Muitos desses vídeos têm dezenas e até centenas de milhares de visualizações, e sem dúvida, banalizam de forma preconceituosa a vida de tantas pessoas
Dito isso, vamos ao mito do cocô e xixi pela janela. Já faz pelo menos 100 anos que estudos especializados sobre a Idade Média têm combatido essas fake news, que são muito mais antigas que o TikTok: vem pelo menos desde o século XVIII com o Iluminismo, que tentava mostrar sua superioridade com as pessoas que vieram séculos antes deles.
O artigo “Sanitation, Baths, and Street-Cleaning in the Middle Ages”, (Saneamento, banhos e limpeza de ruas na Idade Média), de 1928, diz, na página 192, que “entre as muitas censuras feitas contra a Idade Média, uma das calúnias mais insistentes tem sido uma calúnia de três cabeças latindo como cérbero para este efeito. Primeiro, que as ruas das cidades medievais eram constantemente mal cheirosas e cheias de sujeira, devido à falta de esgotos fechados e conveniências privadas ou públicas, ao costume de jogar lixo na rua e à falha das autoridades municipais.”

[Questões e tarefas]:
1 – Segundo o texto sobre a Idade Média, desde quando circulam as fake news do cocô e xixi jogados pela janela?
2 – Por favor, prossiga o texto sobre a Idade Média a partir do ponto em que ele termina.
A listagem provém de uma fonte distinta do texto sobre a Idade Média.

[Bloco de dados]:
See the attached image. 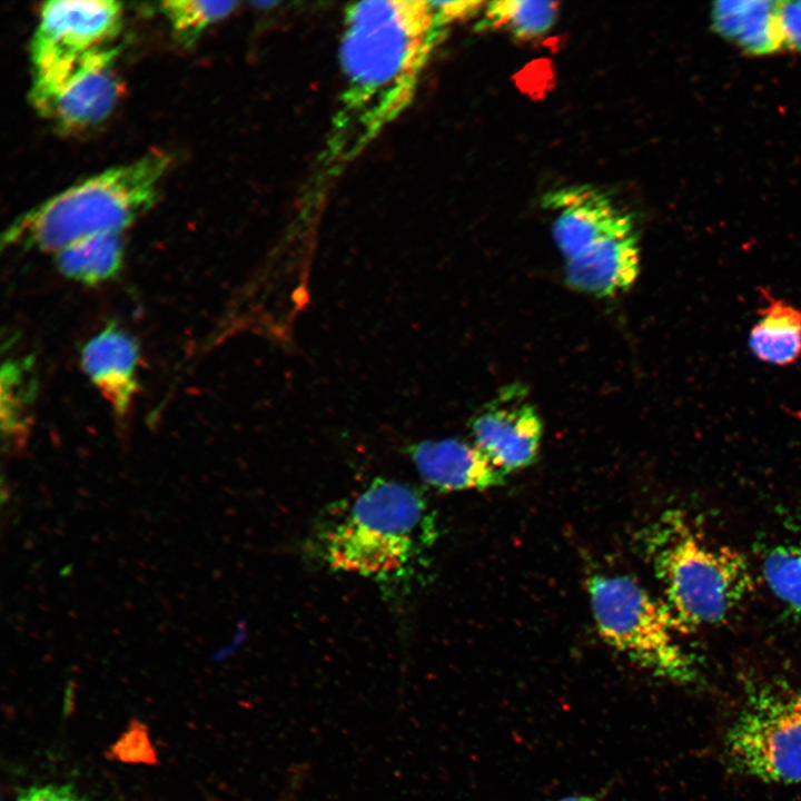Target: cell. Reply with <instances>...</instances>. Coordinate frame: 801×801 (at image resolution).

[Resultados do exercício]:
1 – Pelo menos desde o século XVIII, com o Iluminismo.

2 –
Os medievais conheciam e usavam uma prática comum desde os tempos mais remotos da humanidade: enterrar os excrementos, ou descartá-los nos rios próximos.
Aliás, essas práticas são usadas até hoje em muitas partes do mundo, inclusive. Esse era o padrão medieval, e em muitos lugares havia latrinas públicas.
Portanto, é absurdo e uma falsificação histórica dizer que os povos medievais, representando o continente europeu nos mil anos de Idade Média, faziam cocô em qualquer lugar.
Qualquer fonte escrita ou visual que sugira isso deve ser colocada no seu tempo e local específicos. De resto, cuidado com esses cocôs em forma de conteúdo no TikTok.